• [Directions for this task]:
Copy out each of the items below word for word, keeping every line as it appears.

• [Record excerpts]:
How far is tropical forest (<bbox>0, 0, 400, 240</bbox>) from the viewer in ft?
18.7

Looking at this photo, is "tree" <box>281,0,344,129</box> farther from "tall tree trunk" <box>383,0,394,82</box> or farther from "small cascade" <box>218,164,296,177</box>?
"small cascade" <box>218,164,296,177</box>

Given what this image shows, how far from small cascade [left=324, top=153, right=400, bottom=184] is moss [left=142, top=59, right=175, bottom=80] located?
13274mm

• [Full answer]:
How far is tropical forest (<bbox>0, 0, 400, 240</bbox>) from the viewer in ft?
18.7

Looking at this photo, is "tree" <box>281,0,344,129</box> farther from "tall tree trunk" <box>383,0,394,82</box> or farther from "small cascade" <box>218,164,296,177</box>?
"small cascade" <box>218,164,296,177</box>

Given what this image shows, how far from small cascade [left=324, top=153, right=400, bottom=184] is moss [left=142, top=59, right=175, bottom=80] located?
13274mm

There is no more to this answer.